Après « Le Devoir », « RFI » enfonce le clou : Dubaï, Ankara… Des Centaines de Millions de Dollars transférés en 9 mois / La BA complice !

Le journal Montréalais, Le Devoir revalait la semaine écoulée que pas moins de 78,6 millions de dollars ont été envoyés au Canada depuis l’Algérie durant les 7 premiers mois de l’année 2019 !

Selon les estimations faites par le site RFI et publié ce mardi 9 septembre : « la moyenne des capitaux partis d’Algérie vers le Canada a été presque multipliée par quatre en 2019, pour s’établir à environ 300 000 euros ». Et de préciser qu’il s’agit « d’argent qui arrive surtout au Québec, puisque c’est dans cette province francophone que l’on trouve la plus grande concentration d’Algériens d’origine ».

Pourtant, selon les investigations faites par le site, il ne s’agit là que de « la partie visible de l’iceberg ».

Dubaï, Ankara…

En effet, les sommes transférés vers d’autres destinations sont encore plus importantes estime la même source.
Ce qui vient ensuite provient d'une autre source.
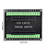 Placa Adaptador Expansão Com Terminal Borne Esp32 38 Pinos - Imagem 3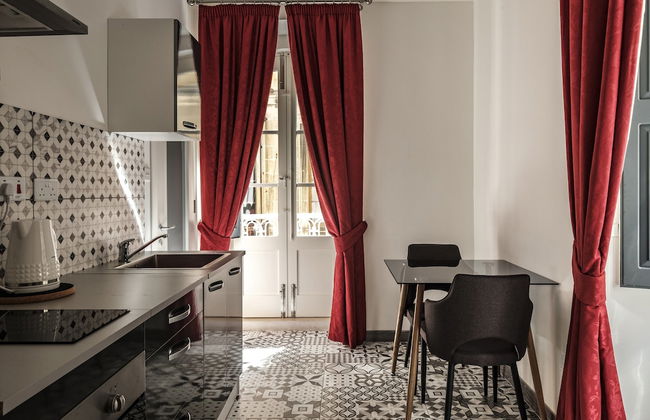 Jean De Valette Boutique Living - Foto 72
Et parmi ces destinations, RFI cite : le Moyen-Orient.

Si les banques européennes ou américaines, notamment, ont des dispositifs de surveillance sur le mouvement des capitaux, « les banques du Moyen-Orient sont, en revanche, moins regardantes sur l’origine des fonds dont elles sont destinataires. C’est pourquoi les destinations les plus prisées en matière de transfert de devises depuis l’Algérie sont le Moyen-Orient, l’Asie pacifique et la Turquie ». Une thèse que confirme Badreddine Nouioua, ancien gouverneur de la Banque d’Algérie.

Les institutions complices !

« Certains transferts d’argent se font avec la complicité des banques »

Badreddine Nouioua, ancien gouverneur de la Banque d’Algérie
Banque dAlgérie

Certains accusent les institutions de laisser faire. « La complicité des structures bancaires et des structures de contrôle est manifeste », estime l’avocat d’affaires Nasreddine Lezzar dans un article de Liberté de dimanche 8 septembre.

Pour lui, la révélation des autorités canadiennes “est intrigante” parce qu’il est question “de télévirements qui consistent à transmettre des instructions pour le transfert de fonds à l’extérieur du pays au moyen d’un dispositif électronique, magnétique ou optique, d’un téléphone ou d’un ordinateur”.

Dans cet ordre d’idées, il estime que  « la responsabilité des banques et des institutions algériennes est entièrement engagée dans les transferts d’argent vers l’étranger. Pis encore, certaines mesures de la Banque centrale ont eu l’effet facilitateur au bénéfice de ces transferts, dès lors que certains verrous, limitant les versements et les décaissements, ont sauté.